La sapienza è sollecitata a considerare la qualità etica e spirituale della vita in tutte le sue fasi.
Esiste una vita umana concepita, una vita in gestazione, una vita venuta alla luce, una vita bambina, una vita adolescente, una vita adulta, una vita invecchiata e consumata – ed esiste la vita eterna. Esiste una vita che è famiglia e comunità, una vita che è invocazione e speranza. Come anche esiste la vita umana fragile e malata, la vita ferita, offesa, avvilita, emarginata, scartata. È sempre vita umana.

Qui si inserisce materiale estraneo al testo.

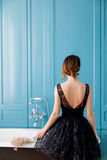 Young woman near bath. Photo of beautiful young woman standing near bath and looking at it Royalty Free Stock Image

È la vita delle persone umane, che abitano la terra creata da Dio e condividono la casa comune a tutte le creature viventi.
Il lavoro “bello” della vita è la generazione di una persona nuova, l’educazione delle sue qualità spirituali e creative, l’iniziazione all’amore della famiglia e della comunità, la cura delle sue vulnerabilità e delle sue ferite; come pure l’iniziazione alla vita di figli di Dio, in Gesù Cristo.
Quando consegniamo i bambini alla privazione, i poveri alla fame, i perseguitati alla guerra, i vecchi all’abbandono, non facciamo noi stessi, invece, il lavoro “sporco” della morte? Da dove viene, infatti, il lavoro sporco della morte? Viene dal peccato. Il male cerca di persuaderci che la morte è la fine di ogni cosa, che siamo venuti al mondo per caso e siamo destinati a finire nel niente. Escludendo l’altro dal nostro orizzonte, la vita si ripiega su di sé e diventa bene di consumo. Narciso, il personaggio della mitologia antica, che ama sé stesso e ignora il bene degli altri, è ingenuo e non se ne rende neppure conto. Intanto, però, diffonde un virus spirituale assai contagioso, che ci condanna a diventare uomini-specchio e donne-specchio, che vedono soltanto sé stessi e niente altro. È come diventare ciechi alla vita e alla sua dinamica, in quanto dono ricevuto da altri e che chiede di essere posto responsabilmente in circolazione per altri.
«La difesa dell’innocente che non è nato deve essere chiara, ferma e appassionata, perché lì è in gioco la dignità della vita umana, sempre sacra, e lo esige l’amore per ogni persona al di là del suo sviluppo. Ma ugualmente sacra è la vita dei poveri che sono già nati, che si dibattono nella miseria, nell’abbandono, nell’esclusione, nella tratta di persone, nell’eutanasia nascosta dei malati e degli anziani privati di cura, nelle nuove forme di schiavitù, e in ogni forma di scarto» (Esort. ap. Gaudete et exsultate, 101).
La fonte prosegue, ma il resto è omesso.